This image depicts shape congruence. Shape A represents "the person YOU know you are." Shape B represents "the person OTHERS know you to be." Shape B is the same shape but oriented differently from Shape A. A two way arrow between the shapes represent "Congruent Communication."

The concept of congruence in the Social Change Model of Leadership (SCM) reflects this geometric principle in suggesting that leaders ought to act toward others in ways that are consistent, genuine, authentic, and honest with their inner selves (Higher Education Research Institute, 1996, p. 36). Though the shapes A and B (Figure 1) may look incongruent, any perception of difference can be explained by our perspective based on how they are oriented in space. The true shape of our identity will always be significantly more complex than what we can possibly explain or communicate to others. Even so, if we value the leadership principle of congruence, we can strive to make our interactions with others line up congruently with our true identity and values.

Join me on a reflective journey back in time to your first experience with geometry. It was this subject that let us explore shapes and their possible arrangements. When I think back to those experiences with shapes and figures, I remember how fun it was to discover that two shapes could be congruent regardless of our perspective of their shape. Take Figure 1, for example. It shows two figures that may seem different, but when applying the geometric principle of congruence, we learn that these shapes are more alike than dissimilar. Shape A and shape B, though appearing to be different based on perspective, can be said to be congruent because they truly are identical in angle and size. What a fitting analogy for the principle of leadership congruence we will engage with in this chapter. As we grow in our understanding of ourselves (self-consciousness, from Chapter 2), we strive to effectively and authentically communicate our true identity to others. It should be noted that it is not possible for any one person to completely know any other person. Even so, if we are intentional in our communication with others, we might be able to help them know us in ways that bear congruence with our true motives, values, and identity. When we practice congruent communication, we are working to ensure that shapes A and B maintain consistent congruence no matter the depth of knowledge that person may have of us in that given moment.

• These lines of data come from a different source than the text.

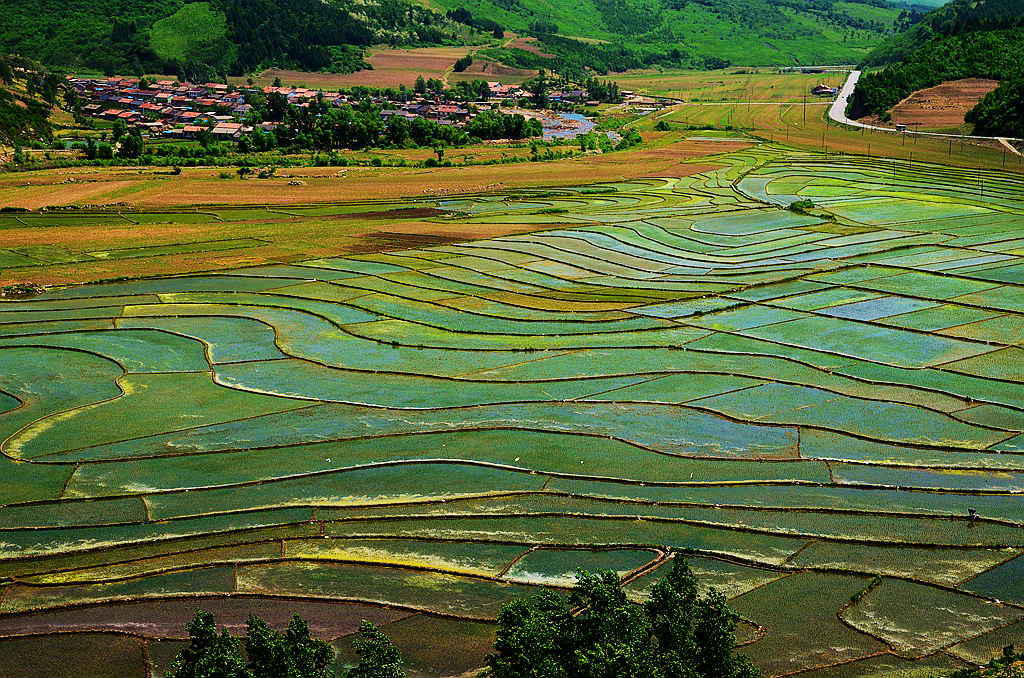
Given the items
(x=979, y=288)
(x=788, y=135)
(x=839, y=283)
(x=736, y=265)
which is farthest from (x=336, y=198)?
(x=788, y=135)

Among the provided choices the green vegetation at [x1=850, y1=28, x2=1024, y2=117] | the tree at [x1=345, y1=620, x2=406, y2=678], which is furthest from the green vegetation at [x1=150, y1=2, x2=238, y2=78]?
the tree at [x1=345, y1=620, x2=406, y2=678]

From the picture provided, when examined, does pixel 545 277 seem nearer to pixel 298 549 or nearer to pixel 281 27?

Many strive to have the type of life balance where internal values and principles can be understood and appreciated by those around us. Imagine a world where you could accurately represent yourself to others in a way that is authentic and valuable to others. The prospect of being able to live, work, and grow in a community that you understand and that understands you is appealing to possibly all of us, and why not? That type of household, workplace, or community is one where people can be accepted and appreciated consistently, and most of us (if not all of us) truly desire that. This chapter introduces a conversation on how we might experience that type of clarity with our community and how we might lead others to experience it too.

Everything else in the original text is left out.